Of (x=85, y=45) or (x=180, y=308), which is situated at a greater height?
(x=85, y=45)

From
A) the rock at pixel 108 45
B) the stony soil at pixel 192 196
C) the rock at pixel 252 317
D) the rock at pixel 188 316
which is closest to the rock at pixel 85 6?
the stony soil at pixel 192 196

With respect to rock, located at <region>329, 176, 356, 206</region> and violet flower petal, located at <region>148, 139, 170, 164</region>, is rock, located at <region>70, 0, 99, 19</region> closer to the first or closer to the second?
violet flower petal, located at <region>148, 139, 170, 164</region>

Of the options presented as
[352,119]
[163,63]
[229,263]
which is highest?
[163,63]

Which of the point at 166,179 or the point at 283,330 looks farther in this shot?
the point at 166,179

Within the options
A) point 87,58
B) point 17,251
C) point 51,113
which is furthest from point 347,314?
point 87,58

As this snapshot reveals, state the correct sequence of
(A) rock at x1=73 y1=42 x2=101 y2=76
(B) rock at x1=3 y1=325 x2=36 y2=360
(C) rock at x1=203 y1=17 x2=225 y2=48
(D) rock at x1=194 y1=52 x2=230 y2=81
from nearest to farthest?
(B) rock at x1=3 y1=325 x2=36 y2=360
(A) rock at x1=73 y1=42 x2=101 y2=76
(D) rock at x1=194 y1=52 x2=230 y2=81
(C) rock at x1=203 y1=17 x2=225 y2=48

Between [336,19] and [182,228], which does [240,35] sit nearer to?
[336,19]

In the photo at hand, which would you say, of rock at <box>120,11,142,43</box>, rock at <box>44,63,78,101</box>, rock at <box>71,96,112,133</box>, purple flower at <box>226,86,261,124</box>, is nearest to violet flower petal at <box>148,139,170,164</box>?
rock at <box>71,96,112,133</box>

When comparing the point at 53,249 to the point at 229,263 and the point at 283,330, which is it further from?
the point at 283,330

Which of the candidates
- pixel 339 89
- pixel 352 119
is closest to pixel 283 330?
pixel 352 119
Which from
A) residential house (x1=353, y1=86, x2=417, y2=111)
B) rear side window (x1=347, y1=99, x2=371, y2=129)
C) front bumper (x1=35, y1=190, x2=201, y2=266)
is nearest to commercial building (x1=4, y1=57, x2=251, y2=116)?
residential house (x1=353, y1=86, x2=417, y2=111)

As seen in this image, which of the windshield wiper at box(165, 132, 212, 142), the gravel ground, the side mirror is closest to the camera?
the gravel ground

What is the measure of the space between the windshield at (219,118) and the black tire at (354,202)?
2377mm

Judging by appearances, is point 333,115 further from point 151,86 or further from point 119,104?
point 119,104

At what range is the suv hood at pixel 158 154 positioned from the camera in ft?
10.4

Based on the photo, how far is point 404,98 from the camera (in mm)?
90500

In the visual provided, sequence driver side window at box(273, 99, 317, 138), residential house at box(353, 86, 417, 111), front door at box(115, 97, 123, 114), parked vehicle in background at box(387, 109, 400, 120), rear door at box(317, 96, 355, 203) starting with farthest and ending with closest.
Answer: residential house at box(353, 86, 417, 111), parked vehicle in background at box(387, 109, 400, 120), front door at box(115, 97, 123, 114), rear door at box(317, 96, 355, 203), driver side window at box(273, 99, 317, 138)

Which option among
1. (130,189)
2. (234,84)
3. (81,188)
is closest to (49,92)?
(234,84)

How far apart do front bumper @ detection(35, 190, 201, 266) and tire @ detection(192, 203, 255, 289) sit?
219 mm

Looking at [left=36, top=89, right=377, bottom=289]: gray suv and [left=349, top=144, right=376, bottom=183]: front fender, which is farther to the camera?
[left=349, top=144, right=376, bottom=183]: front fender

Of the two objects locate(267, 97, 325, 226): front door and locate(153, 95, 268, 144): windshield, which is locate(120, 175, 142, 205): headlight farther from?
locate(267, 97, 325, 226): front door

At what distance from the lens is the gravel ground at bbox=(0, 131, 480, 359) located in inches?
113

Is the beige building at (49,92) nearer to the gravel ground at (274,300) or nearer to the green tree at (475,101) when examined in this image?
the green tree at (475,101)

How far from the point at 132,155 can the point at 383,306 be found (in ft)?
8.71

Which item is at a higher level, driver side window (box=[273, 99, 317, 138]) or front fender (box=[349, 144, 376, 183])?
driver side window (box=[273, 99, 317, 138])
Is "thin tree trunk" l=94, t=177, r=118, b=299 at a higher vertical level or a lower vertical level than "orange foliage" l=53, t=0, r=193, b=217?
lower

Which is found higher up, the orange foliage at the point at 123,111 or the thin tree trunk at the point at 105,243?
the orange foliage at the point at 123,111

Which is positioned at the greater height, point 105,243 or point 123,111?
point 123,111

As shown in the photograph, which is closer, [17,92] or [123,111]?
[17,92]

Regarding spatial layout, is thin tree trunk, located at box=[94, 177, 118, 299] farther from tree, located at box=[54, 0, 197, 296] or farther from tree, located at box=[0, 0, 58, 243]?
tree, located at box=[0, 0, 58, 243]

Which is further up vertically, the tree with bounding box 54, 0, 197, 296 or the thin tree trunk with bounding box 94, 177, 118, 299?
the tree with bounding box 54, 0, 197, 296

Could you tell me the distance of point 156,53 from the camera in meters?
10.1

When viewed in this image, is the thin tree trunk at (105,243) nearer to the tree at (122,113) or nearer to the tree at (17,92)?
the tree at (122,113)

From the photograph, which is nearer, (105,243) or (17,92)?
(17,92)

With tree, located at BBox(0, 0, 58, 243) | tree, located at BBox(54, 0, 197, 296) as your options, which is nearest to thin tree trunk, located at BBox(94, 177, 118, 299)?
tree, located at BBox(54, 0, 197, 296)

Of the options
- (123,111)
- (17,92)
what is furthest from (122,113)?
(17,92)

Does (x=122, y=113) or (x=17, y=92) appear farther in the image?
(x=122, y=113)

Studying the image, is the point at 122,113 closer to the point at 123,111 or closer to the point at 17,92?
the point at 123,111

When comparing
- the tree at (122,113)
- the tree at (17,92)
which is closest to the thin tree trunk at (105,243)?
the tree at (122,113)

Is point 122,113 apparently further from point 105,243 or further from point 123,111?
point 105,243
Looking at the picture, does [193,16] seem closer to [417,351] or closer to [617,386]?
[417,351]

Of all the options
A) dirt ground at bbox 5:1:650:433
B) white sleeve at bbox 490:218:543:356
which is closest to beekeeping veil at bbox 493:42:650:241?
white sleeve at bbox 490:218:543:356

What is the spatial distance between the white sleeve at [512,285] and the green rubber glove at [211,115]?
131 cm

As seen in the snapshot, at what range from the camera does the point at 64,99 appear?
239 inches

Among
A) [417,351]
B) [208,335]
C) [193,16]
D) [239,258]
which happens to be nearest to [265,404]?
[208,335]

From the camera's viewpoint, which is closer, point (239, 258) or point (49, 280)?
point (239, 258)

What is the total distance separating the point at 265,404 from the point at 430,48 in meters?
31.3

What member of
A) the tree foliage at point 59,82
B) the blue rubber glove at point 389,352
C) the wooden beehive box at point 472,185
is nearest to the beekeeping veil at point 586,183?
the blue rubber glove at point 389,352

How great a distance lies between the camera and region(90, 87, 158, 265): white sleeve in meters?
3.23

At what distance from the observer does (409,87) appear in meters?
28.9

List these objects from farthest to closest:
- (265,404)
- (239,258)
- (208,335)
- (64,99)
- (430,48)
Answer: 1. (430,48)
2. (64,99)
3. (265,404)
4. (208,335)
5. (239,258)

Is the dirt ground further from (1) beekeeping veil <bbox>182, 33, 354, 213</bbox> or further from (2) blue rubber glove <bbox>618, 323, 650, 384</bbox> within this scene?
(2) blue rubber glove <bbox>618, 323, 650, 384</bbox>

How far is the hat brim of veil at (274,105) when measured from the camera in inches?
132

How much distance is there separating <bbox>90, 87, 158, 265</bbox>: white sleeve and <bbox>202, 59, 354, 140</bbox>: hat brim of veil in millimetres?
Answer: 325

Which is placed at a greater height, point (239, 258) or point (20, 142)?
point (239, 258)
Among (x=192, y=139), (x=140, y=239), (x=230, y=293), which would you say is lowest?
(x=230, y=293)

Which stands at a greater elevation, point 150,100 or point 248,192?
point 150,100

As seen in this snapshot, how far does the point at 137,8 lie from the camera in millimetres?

_Exercise prompt_: Set down nothing but the lines from the one with "At what distance from the observer" through the end of the records, keeping each line exactly as written and including both ends.

_Answer_:
At what distance from the observer does (409,87) appear in meters?
28.9

List these objects from farthest to closest:
- (265,404)
- (239,258)
- (208,335)
- (64,99)
- (430,48)
Answer: 1. (430,48)
2. (64,99)
3. (265,404)
4. (208,335)
5. (239,258)

Is the dirt ground further from (1) beekeeping veil <bbox>182, 33, 354, 213</bbox> or further from (2) blue rubber glove <bbox>618, 323, 650, 384</bbox> within this scene?
(2) blue rubber glove <bbox>618, 323, 650, 384</bbox>

How far is the hat brim of veil at (274,105) when measured from the camera in inches?
132

How much distance is there separating <bbox>90, 87, 158, 265</bbox>: white sleeve and <bbox>202, 59, 354, 140</bbox>: hat brim of veil in millimetres?
Answer: 325

Which is placed at a greater height, point (239, 258) or point (20, 142)?
point (239, 258)
Among (x=192, y=139), (x=140, y=239), (x=230, y=293), which would you say is lowest?
(x=230, y=293)

Which stands at a greater elevation, point 150,100 or point 248,192?
point 150,100

As seen in this snapshot, how far does the point at 137,8 lie from the camera in millimetres?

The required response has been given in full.